Tasks and exercises:
1. Decide whether each statement below agrees with the passage on the Axiom security-for-costs appeal. Answer yes or no for each, and quote the deciding words from the passage. (a) HHJ Barker refused permission to appeal. (b) Nugee LJ accepted that HHJ Barker's judgment stated a general proposition about defendants who cannot fund their defence. (c) The judge regarded the evidence on both sides as unreliable.
2. Go on with the passage on the Axiom security-for-costs appeal, starting after its final numbered point.

16. Looking at whether security should be given, it is not [Axiom] who on the face of it is funding its defence.”

Admitting that he did not have an adequate understanding of the funding of the litigation, and finding it “baffling…why, on the one hand, [Axiom], not having any assets and which is not trading, why a company with no assets should bother defending at all,” HHJ Barker declined to make an order for security for costs at the stage the case was before him, and refused permission to appeal. (He reserved the position as to any future application for security.) Limited permission was, however, later given, resulting in a judgment of the Court of Appeal (Heathfield International LLC v Axiom Stone (London) Ltd & Anor [2021] EWCA Civ 1242).

The proposition put to the Court of Appeal was that the appeal raised a point of general importance, since HHJ Barker’s judgment was now, the appellants said, High Court authority for the proposition that a defendant who could not afford to fund his own defence could be refused security on that ground alone. Nugee LJ disagreed: “I read [the] Judgment as firmly grounded in the particular features of this case.” Nugee LJ thought there were a number of factors that justified the judge’s decision.

  1. The case was unusual in that the judge had been able to form no clear idea about the underlying facts and the merits of the claim, as he regarded the evidence (on both sides) as unreliable.
  2. There was a complete lack of explanation on both sides as to what was really going on and why the litigation was being fought at all.

Data excerpts:
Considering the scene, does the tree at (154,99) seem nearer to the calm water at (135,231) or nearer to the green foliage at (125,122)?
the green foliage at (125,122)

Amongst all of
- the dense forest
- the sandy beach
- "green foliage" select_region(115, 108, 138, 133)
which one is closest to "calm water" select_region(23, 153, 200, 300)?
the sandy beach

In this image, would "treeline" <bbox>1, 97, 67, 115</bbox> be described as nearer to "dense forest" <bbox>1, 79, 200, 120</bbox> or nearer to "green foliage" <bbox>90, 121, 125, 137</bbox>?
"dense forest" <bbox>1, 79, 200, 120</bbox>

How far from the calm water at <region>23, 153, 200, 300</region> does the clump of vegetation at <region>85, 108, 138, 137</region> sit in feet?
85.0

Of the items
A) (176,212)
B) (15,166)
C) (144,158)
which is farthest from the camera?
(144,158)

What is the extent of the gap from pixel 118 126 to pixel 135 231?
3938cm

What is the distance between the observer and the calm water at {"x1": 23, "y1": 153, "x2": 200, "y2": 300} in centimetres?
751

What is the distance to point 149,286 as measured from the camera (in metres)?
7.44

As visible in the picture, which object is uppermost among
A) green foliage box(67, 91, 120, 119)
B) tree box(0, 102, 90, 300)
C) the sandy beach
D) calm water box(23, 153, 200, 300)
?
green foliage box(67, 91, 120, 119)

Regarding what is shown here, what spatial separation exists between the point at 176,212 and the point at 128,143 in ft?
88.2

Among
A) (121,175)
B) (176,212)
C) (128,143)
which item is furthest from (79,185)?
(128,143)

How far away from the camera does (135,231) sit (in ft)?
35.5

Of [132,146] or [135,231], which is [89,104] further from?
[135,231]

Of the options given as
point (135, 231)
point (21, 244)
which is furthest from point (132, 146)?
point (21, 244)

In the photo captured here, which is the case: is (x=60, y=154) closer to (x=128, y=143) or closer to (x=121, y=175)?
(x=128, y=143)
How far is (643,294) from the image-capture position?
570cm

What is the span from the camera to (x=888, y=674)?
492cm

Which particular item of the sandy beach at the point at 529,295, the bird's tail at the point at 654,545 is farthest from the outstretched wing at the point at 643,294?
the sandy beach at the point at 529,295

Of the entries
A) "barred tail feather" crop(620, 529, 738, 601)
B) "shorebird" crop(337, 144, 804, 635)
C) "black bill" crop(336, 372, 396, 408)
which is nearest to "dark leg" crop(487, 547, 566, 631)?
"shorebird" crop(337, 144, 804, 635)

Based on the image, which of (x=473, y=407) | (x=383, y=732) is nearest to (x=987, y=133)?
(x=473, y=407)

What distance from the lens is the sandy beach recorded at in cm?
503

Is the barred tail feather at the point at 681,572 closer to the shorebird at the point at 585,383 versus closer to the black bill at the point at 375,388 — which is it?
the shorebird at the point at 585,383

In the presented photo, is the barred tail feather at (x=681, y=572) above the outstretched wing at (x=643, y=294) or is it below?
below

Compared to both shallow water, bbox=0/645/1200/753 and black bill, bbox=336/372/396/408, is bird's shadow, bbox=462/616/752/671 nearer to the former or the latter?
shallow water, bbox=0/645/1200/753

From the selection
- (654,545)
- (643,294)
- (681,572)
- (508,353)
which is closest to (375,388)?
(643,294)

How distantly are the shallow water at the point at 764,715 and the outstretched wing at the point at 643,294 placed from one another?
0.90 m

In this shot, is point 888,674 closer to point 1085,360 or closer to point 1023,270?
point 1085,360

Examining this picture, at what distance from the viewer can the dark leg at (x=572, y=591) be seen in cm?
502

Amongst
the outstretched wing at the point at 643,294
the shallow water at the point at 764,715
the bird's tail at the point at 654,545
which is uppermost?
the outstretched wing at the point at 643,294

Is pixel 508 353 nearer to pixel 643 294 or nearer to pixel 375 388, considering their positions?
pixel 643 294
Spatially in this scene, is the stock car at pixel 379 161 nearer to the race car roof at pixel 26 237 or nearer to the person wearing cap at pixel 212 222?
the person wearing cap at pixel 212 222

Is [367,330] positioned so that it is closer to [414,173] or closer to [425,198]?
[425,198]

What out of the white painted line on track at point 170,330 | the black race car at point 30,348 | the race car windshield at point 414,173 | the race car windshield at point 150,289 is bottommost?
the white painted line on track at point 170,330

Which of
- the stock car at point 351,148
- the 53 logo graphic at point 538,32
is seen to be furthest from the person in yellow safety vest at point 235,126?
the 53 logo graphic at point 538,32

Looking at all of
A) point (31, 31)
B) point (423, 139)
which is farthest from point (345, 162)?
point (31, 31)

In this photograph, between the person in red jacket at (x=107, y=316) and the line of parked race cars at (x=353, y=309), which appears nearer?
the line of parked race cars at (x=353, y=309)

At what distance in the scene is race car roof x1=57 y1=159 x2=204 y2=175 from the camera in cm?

Exercise responses:
1.
(a) Yes: "and refused permission to appeal."
(b) No: "Nugee LJ disagreed: “I read [the] Judgment as firmly grounded in the particular features of this case.”"
(c) Yes: "as he regarded the evidence (on both sides) as unreliable."

2.
  3. There was the question of who was really bearing the risks of the litigation. The judge  had rightly raised the question of the indemnity principle. What mattered was whether Axiom was incurring that liability in order to fund its defence; it did not matter how it was funding that liability (whether by means of an ATE insurer, or by borrowing from a bank, or by another third party lending, or giving, money to it). “But that I think does not fully answer the point” said Nugee LJ. “We know that at the point at which it was sued, [Axiom] had no more than £1100 in assets. Yet it is proposing to incur something like £200,000 in defending the action. It can only be risking £1100 of its own money in doing so for the simple reason that it does not have any more than that. Once it has spent the £1100, any further liability it incurs must be at someone else’s risk, either at the risk of whoever is lending it money or otherwise funding the litigation, or at the risk of its solicitors, or indeed both. That to my mind justified the Judge’s conclusion.”
  4. The judge was not wrong to consider the position of Heathfield as claimant as well as that of Axiom as defendant. Whilst the purpose of ordering security was to guard against the risk of injustice to the defendant, it cannot be said to be irrelevant to consider the impact of the order on the claimant as well, as what is just requires justice to both parties. “Just as the Judge could not really understand who was bearing the costs risks on the defendant’s side or why, equally he could not understand who was bearing them on Heathfield’s side or why: that was relevant to the suggestion that the claim would be stifled by an order for security.”
  5. By CPR r 25.13(1)(a) the judge could only make an order for security if satisfied that it was just to do so “having regard to all the circumstances of the case.” Nugee LJ found, “Since the mystery as to what was really going on (including the mystery as to the funding of [Axiom]) was one of the circumstances of the case, it seems difficult to say that he should have ignored it as irrelevant; and once he was entitled to take all this into account, I do not think he can be criticised for deciding in the particular circumstances of this case to give weight to it and for concluding that he was not satisfied that it was just to order security.”

The case is unusual, and one can only guess at what the reality is (if any) behind the litigation. It is, however, a reminder of the fact that the making of an order for security for costs always involves the exercise of a discretion which is exercised in accordance with well established principles, but those do include having regard to “all the circumstances of the case.”